At the time I was writing this column, the High Election Commission had not yet announced the official results. However, based on unofficial results published in the media, Morsi is the first democratically elected president in Egyptian history.
However, as the results of the elections last week were being announced, the Supreme Council of the Armed Forces (SCAF) took action to seize the powers of parliament in an attempt to send a message to Morsi and restricted the powers of the president; this was taken as the initial sign of a fierce struggle and competition between the military and the Muslim Brotherhood.
The basic problem in Egypt, as has been the case in Turkey for many years, stems from the doubters who endlessly question the Muslim Brotherhood’s pledge to democracy. For many years, liberal and secular circles in Turkey have argued that the main goal of the religious groups was to introduce Sharia in the country. The fears and prejudices concerning religious people and groups were characterized grotesquely by fabricated images of a Muslim, particularly in Turkish movies, who had an ugly beard, never smiled, was hostile to technology, had two or three wives, lied all the time and was vengeful. By this characterization, the mind of the people was set to feel enmity towards religious groups and people.
But didn’t Islamist politicians play a role in the fears of secular and liberal circles? They certainly did. Some Islamist political leaders who assumed that they were representatives of Islam provoked other segments of society via their messages and statements and exacerbated the overall situation.
In Turkey a prime minister referred to imam-hatip schools as his party’s backyard to a group of religious leaders who were visiting him. Sometimes they provoked the people by saying, “We will come to power, but it is not certain whether it will be bloody or not” and “University rectors will bow before girls wearing headscarves.”
Such acts and moves provoked the deep state that was made up of the military, intelligence, the judiciary, the bureaucracy, businessmen and even terror organizations and led to a deadlock in the state system and democratic process.
Were there skeptics (doubters) in the Islamic circles? There were indeed. Some leading intellectuals of the Islamist groups who saw liberal and leftist segments as enemies of Islam labeled them as Jews, Masons or non-Muslims, and sometimes identified them as traitors. There is still a lack of confidence between these two parties.
Egypt is now experiencing the 80-year-long struggle that Turkey has been experiencing.
The power struggle that started in the aftermath of Hosni Mubarak’s removal from power is becoming more visible. The basis of the struggle is a lack of confidence. Based on weak factual ground and only assumptions or scenarios, liberals and seculars argue that the Islamic circles, particularly the Muslim Brotherhood, will change the country into a religious state, while the religious groups accuse the other groups of plotting against them.

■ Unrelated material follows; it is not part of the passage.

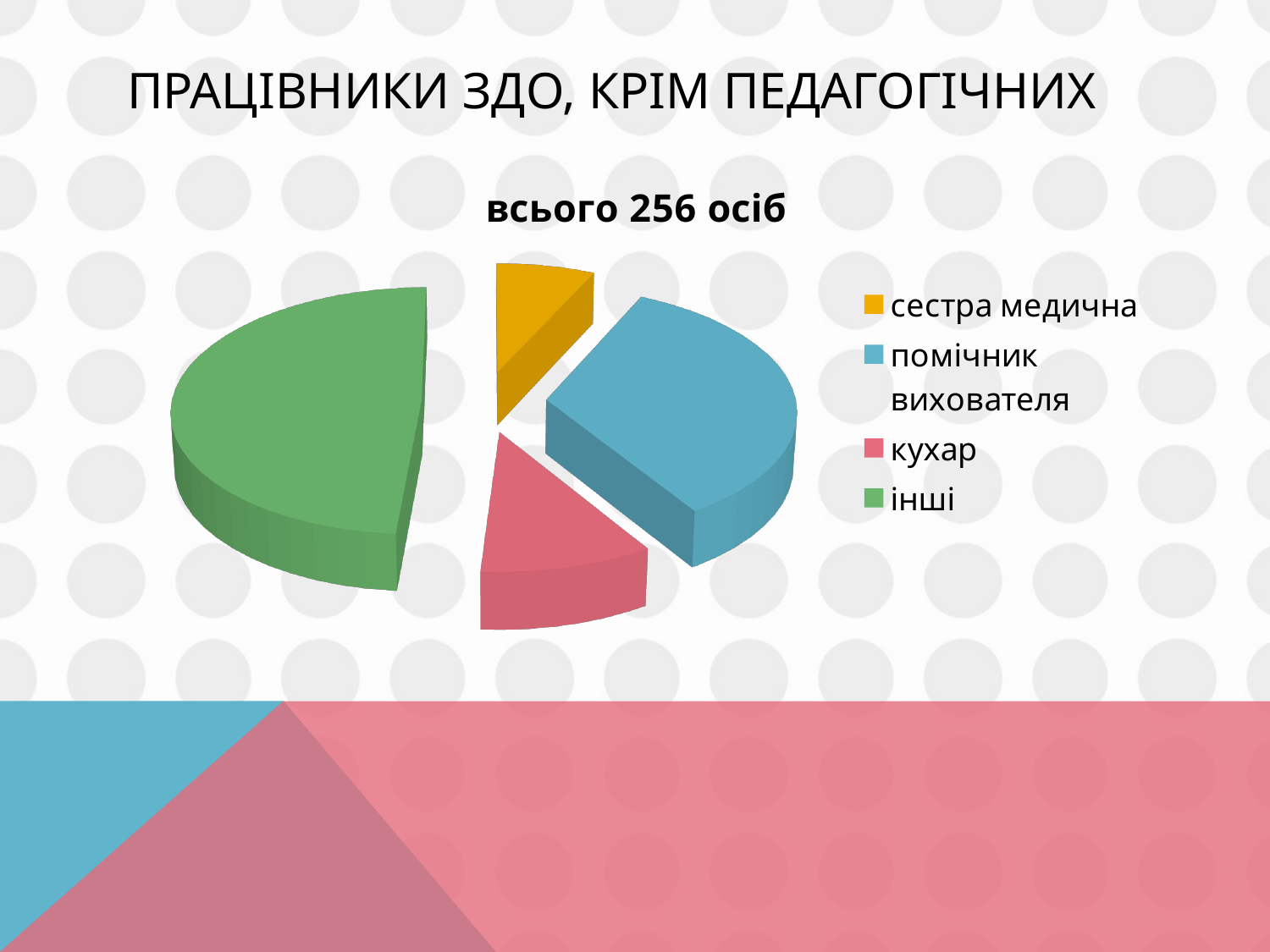
Which slice is larger, інші or помічник вихователя? інші Which slice is larger, помічник вихователя or кухар? помічник вихователя What kind of chart is shown on the slide? pie chart How many slices does the pie chart have? 4 Which category has the smallest slice of the pie? сестра медична Which slice is larger, кухар or сестра медична? кухар What is the title of the chart? всього 256 осіб How many entries does the chart legend list? 4 Which colour represents кухар in the pie chart? red Which category has the largest slice of the pie? інші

Both sides should reconsider their attitudes. The Muslim Brotherhood movement, which is pretty similar to the National View movement in Turkey, is not a radical organization despite some of its flaws. Its radical aspects will disappear over time. The young segments of the movement are integrated into the world. Once young generations acquire greater control within the movement, the hawkish stance and attitudes will naturally be eliminated.
Unlike their counterparts in Turkey, liberal and leftist organizations in Egypt are pretty moderate and consensual. Such groups in Turkey hold serious prejudices against religion and particularly against Islam; besides, they lack the proper knowledge and information concerning Islam.
However, the average liberals and left-wingers in Egypt are more religious than pious people in Turkey, and they have an extensive knowledge of Islam. Therefore, the Muslim Brotherhood does not need to be afraid of them, and liberals and leftists in Egypt do not need to be afraid of the Muslim Brotherhood.
Therefore, achieving a solution and consensus in Egypt is much easier than finding a solution in Turkey because the majority of the members of these groups pray side by side. We have seen this in the demonstrations held in Tahrir. The whole world has witnessed religious people, liberals and seculars perform Friday prayer together. Even the Christians have joined this nice chorus.
In conclusion, I can say that the problem in Egypt is not about religion or secularism, but it is all about the eagerness of some groups to preserve their privileged status and interests.